– University of Copenhagen

The dawn of multimessenger astronomy

Today, the LIGO and Virgo collaborations have announced the detection of a new gravitational wave event, GW170817, which constitutes the first time that a binary neutron star merger has been detected with the LIGO observatory. This unique observation is even more compelling since the same collision was seen by the Fermi and INTEGRAL satellites as a result of a short gamma-ray burst (GRB) and, subsequently, across the electromagnetic spectrum, with radio, optical, and X-ray detections. These observations made it possible for the first time to pinpoint the source location of a gravitational wave event. The source was found to be in a galaxy 130 million light years away, known as NGC 4993.

The combined gravitational wave and gamma-ray observation of this event tells us that there was particle acceleration by the source, which provides insight into the merger process and also means that very high energy neutrinos might have been produced. The detection of neutrinos would reveal even more information about the merger, including the density and energy of the hadrons involved and the energy dissipation mechanisms.

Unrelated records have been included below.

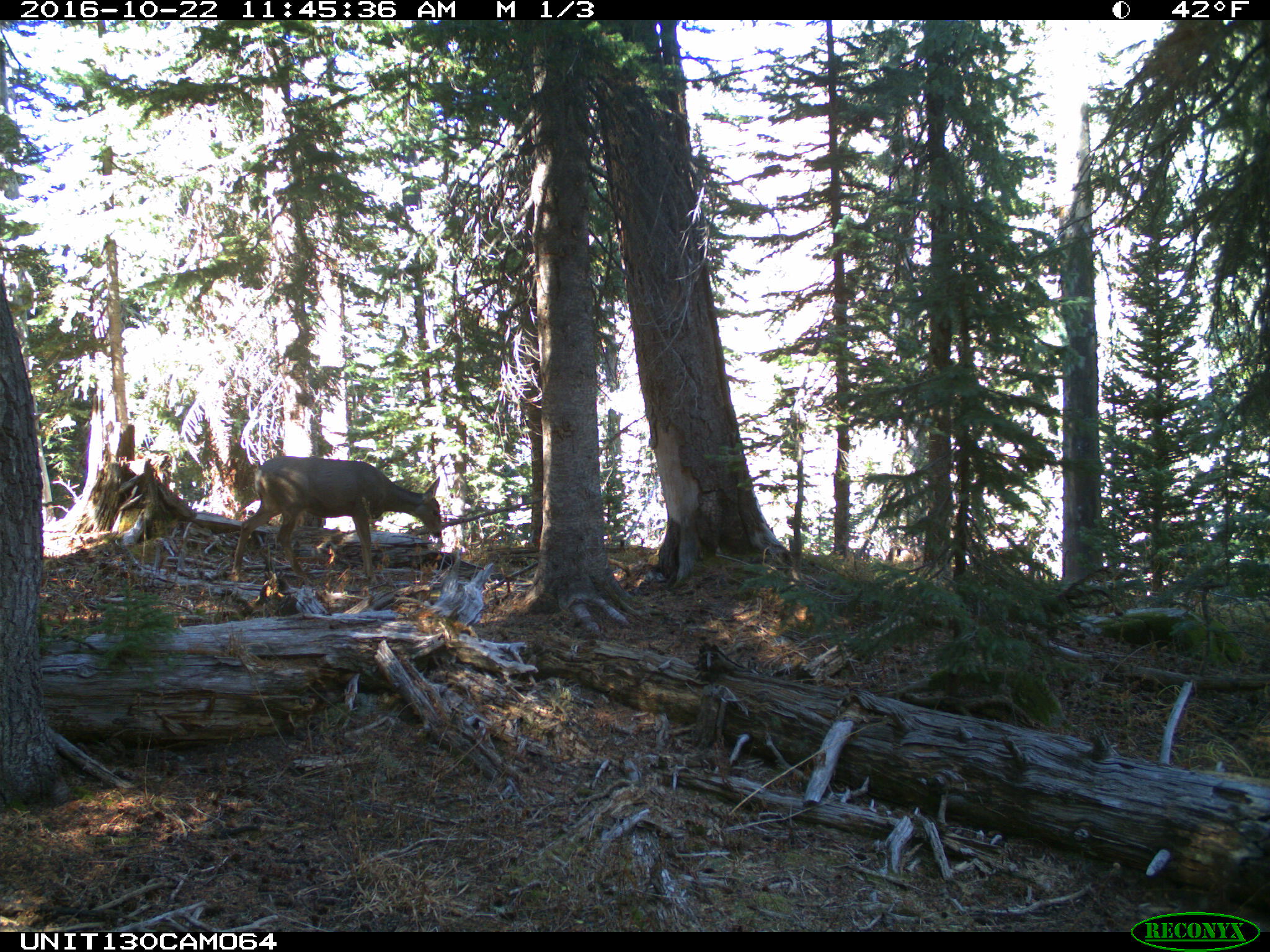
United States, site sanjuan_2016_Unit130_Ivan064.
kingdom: Animalia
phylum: Chordata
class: Mammalia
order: Artiodactyla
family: Cervidae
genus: Odocoileus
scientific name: Odocoileus hemionus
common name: mule deer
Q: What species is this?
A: Odocoileus hemionus (mule deer).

In a joint effort by the ANTARES, IceCube, Pierre Auger, LIGO, and Virgo collaborations, scientists have searched for neutrino emission from this merger. The search looked for neutrinos in the GeV to EeV energy range and did not find any neutrino in directional coincidence with the host galaxy. The nondetection agrees well with our expectation from short GRB models of observations at a large off-axis angle, which is most likely the case for the GRB detected in conjunction with GW170817. These results are being submitted to The Astrophysical Journal.

Artist's illustration of two merging neutron stars. (NSF/LIGO/Sonoma State University/A. Simonnet)

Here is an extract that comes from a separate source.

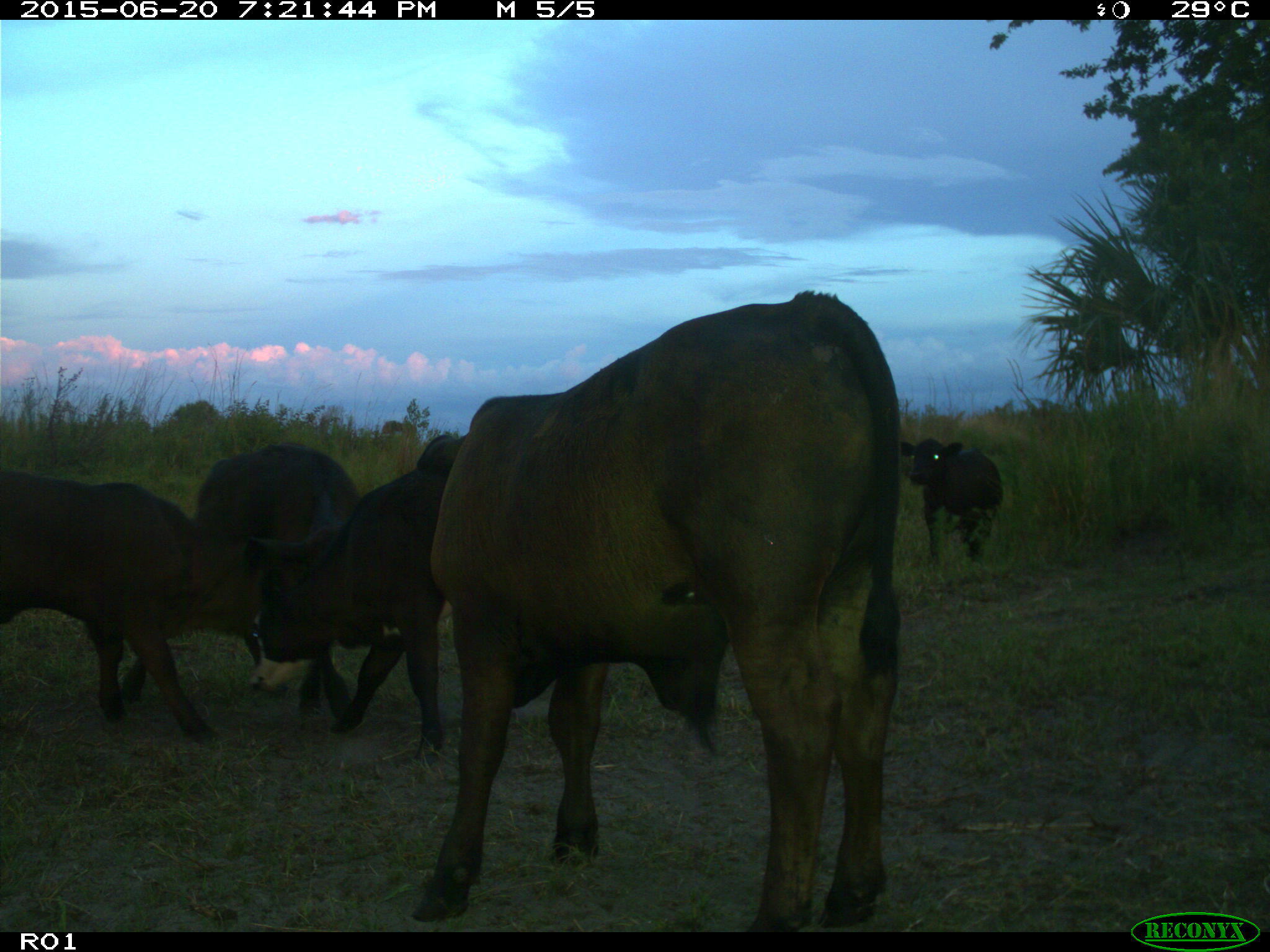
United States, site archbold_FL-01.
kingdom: Animalia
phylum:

The detection of a gravitational wave event is always exciting news for astrophysicists, but having one also confirmed for the first time by other instruments that detect photons is even more exciting. It marks the beginning of a new era of multimessenger astrophysics. For IceCube scientists, it is another step toward the time when cosmic events will be detected and studied with neutrinos, light, and gravitational waves together.

Mohamed Rameez, who is a member of the IceCube group at the Niels Bohr Institute, helps to maintain the Astrophysical Multimessenger Observatory Network (AMON). This alert system allows for a fast distribution of astrophysical candidate events between a diverse array of different types of observatories. Individual candidate events have already a high probability to be messengers of astrophysical sources. However, a statistically significant detection of sources would require an immediate "follow-up" observation by AMON partners, coincident with the event time and position. This alert system is crucial in the case of gamma-ray detectors and optical telescopes, which cannot see the entire sky simultaneously, and thus need to be reoriented to point in a specific direction.

IceCube has already proven the existence of an extragalactic flux of astrophysical neutrinos. With a growing network of gravitational-wave detectors, it is expected that many more binary neutron star mergers will be discovered in the near future, expanding the capability to study these sources through high-energy neutrinos with IceCube.


The IceCube Neutrino Observatory, embedded down to 2.5 km deep under the South Pole, is the world's largest and most sensitive ‘telescope' for high energy neutrinos. With a cubic kilometer of instrumented ice it is the largest particle detector in the world.